Euro Weakness To Persist For The Next 30 Days?

The fx markets main focus continues to be the Greek sovereign debt issue and the potential of something concrete materializing from the ECOFIN meeting today. However, we are doubtful we will hear anything new. The Eurozone members are expected to pressure Greece into endorsing further austerity measures and will be given until mid March to prove it will be able to reach its forecasted deficit targets (we are not sure what an extra few weeks will do but…). As of yet, there has been no official bailout plan reported, only a softly worded statement on EU ‘solidarity’ and we don’t think a detailed strategy is coming any time soon. So, now FX traders can look forward to 30 days of nervousness and in our mind EUR weakness.

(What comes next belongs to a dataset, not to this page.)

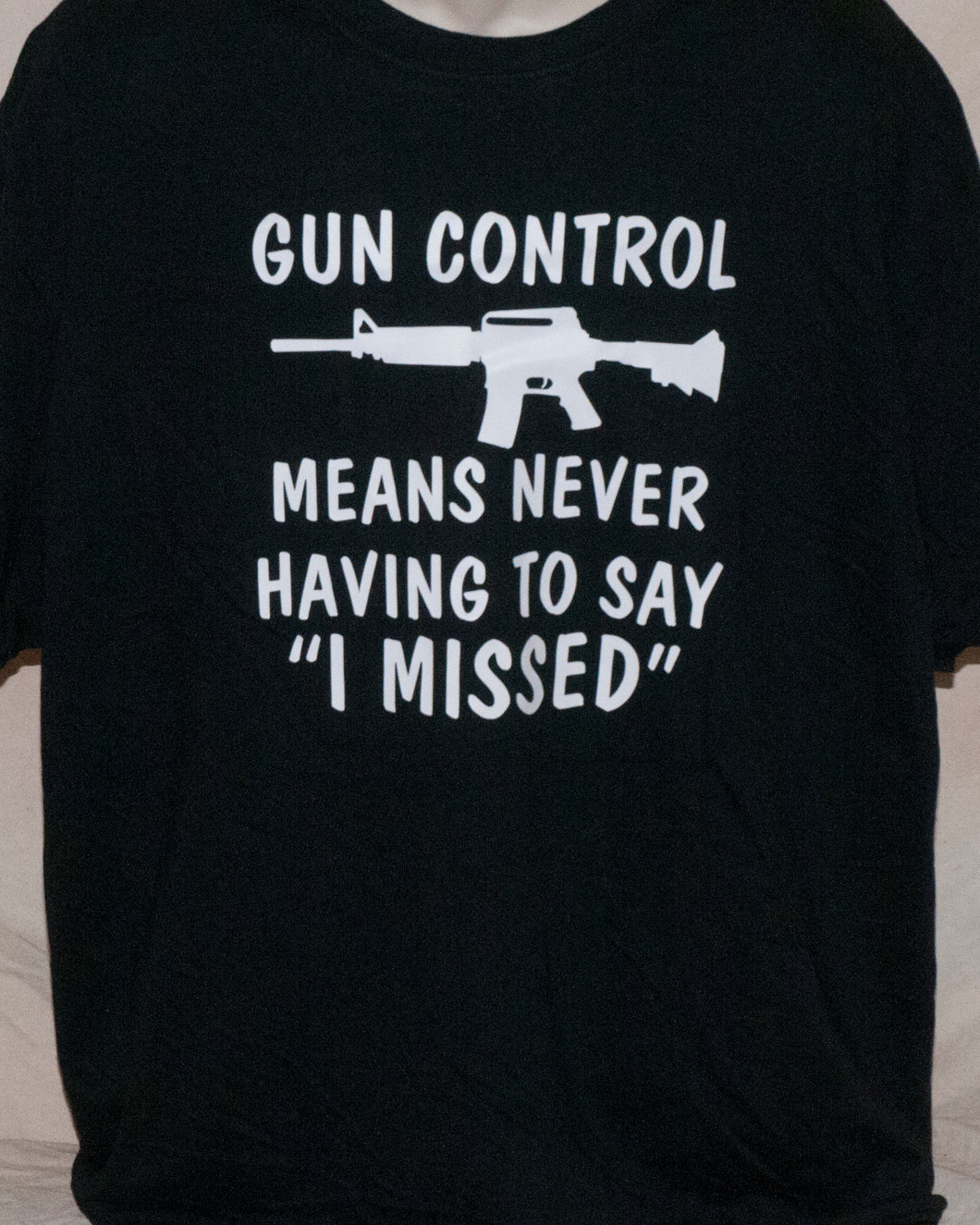 7006 GUN CONTROL MEANS NEVER HAVING TO SAY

Overnight, there has been some harshly worded comments that suggest that members might not be a cohesive as last weeks statement advocated. Finland ’s Finance Minister stated that EU rules were “against a bailout” and any aid would have to be a bilateral agreement between Greece and members. He also suggested that Finland would not help and “Greece must get the money it needs from the market,” and that Finland has already help enough by supporting Latvia and Iceland . The Austrian Finance Minister said that the fuzzy economic data produced by Greek should not be allowed to undermine the credibility of the EUR.

Worryingly, Eurostat, which is already bringing Greece to court for statistical irregularities, today issued a statement that they were unaware that Greece used currency swaps to disguise gaps in their balance sheet. The statistical agency of the European commission has now set an end of February deadline for disclosure on these transactions. Because of the EUs own disclosure and accounting rules, members were not required to report these deals, so markets are completely in the dark to the size and scope of these swaps. And given the familiar names and structures being mentioned, it has eerier similarity to past crisis in the US at the state and country level.

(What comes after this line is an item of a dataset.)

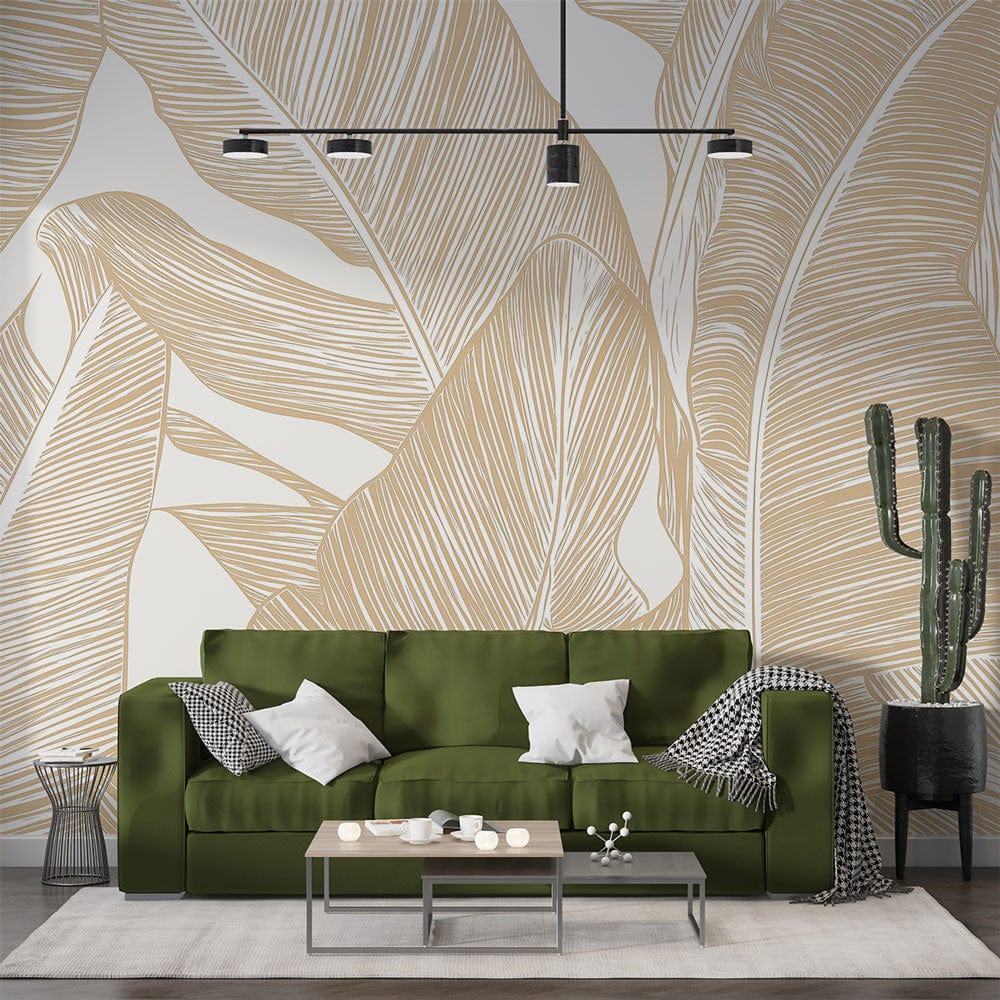 Tropical banana leaf wallpaper in gold tones creating a warm atmosphere in a modern living room setting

Separately, The RBA minutes of Feb 2nd policy meeting provided no real insight into the timing of the next hike. The AUD bulls (us) found a glimmer of hope in the fact that the reference ‘finely balanced’ remained indicating that strong data leading up to March could sway members. The RBA is still accommodating and the expectation of further inflation assumes “gradual further increase in the cash rate” but the timing is uncertain. Currently, the market is not pricing in a hike in March but if data prints stronger than expected, we thing there is a good shot at another 25bp in March and keeping the AUD well supported.

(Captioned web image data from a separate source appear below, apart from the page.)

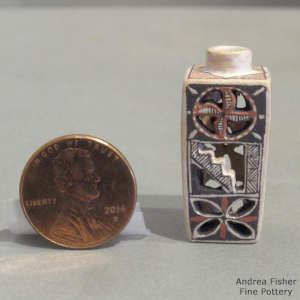 Geometric design on a square carved miniature jar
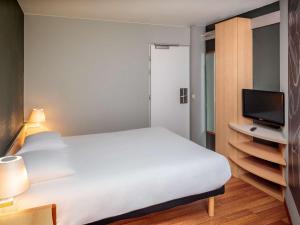 a bedroom with a white bed and a television at Ibis Brussels City Centre in Brussels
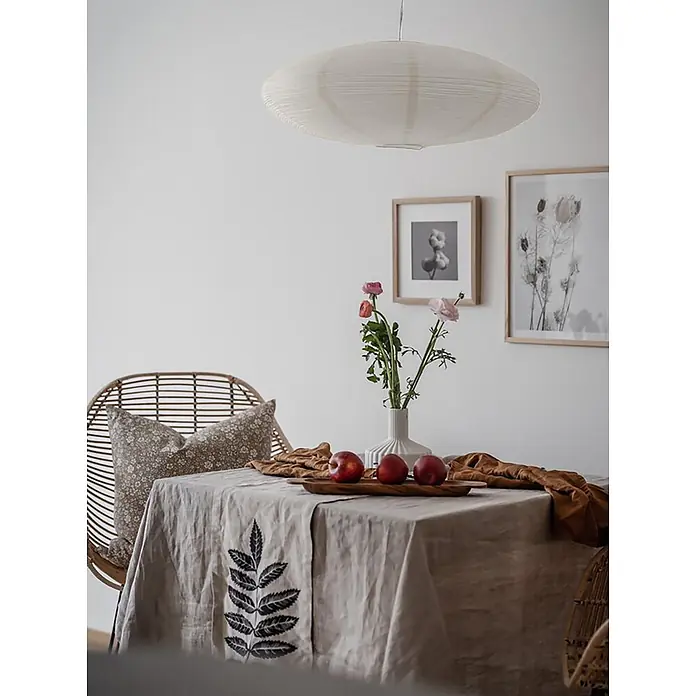 PR Home Pendelleuchte Lampenschirm -  - Esstisch mit einer natürlichen Leinentischdecke mit dunklem Blattmuster, daneben ein geschwungener Rattanstuhl.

Separately, in New Zealand, Q4 producer prices were weaker than expected, with input prices rising only 0.3% q/q vs. 0.5% expected, -1.1% prior, while output prices fell -0.4% q/q vs. 0.4% exp, -1.4% prior. The much anticipated UK CPI figures printed lower then expected at -0.2% m/m, 3.5% y/y vs -0.1%, +3.5% expected. The GBP sold off slightly ahead of the figures but with the outcome nowhere near the 4.0% y/y print some had expected, we believe the sterling downside is now exposed.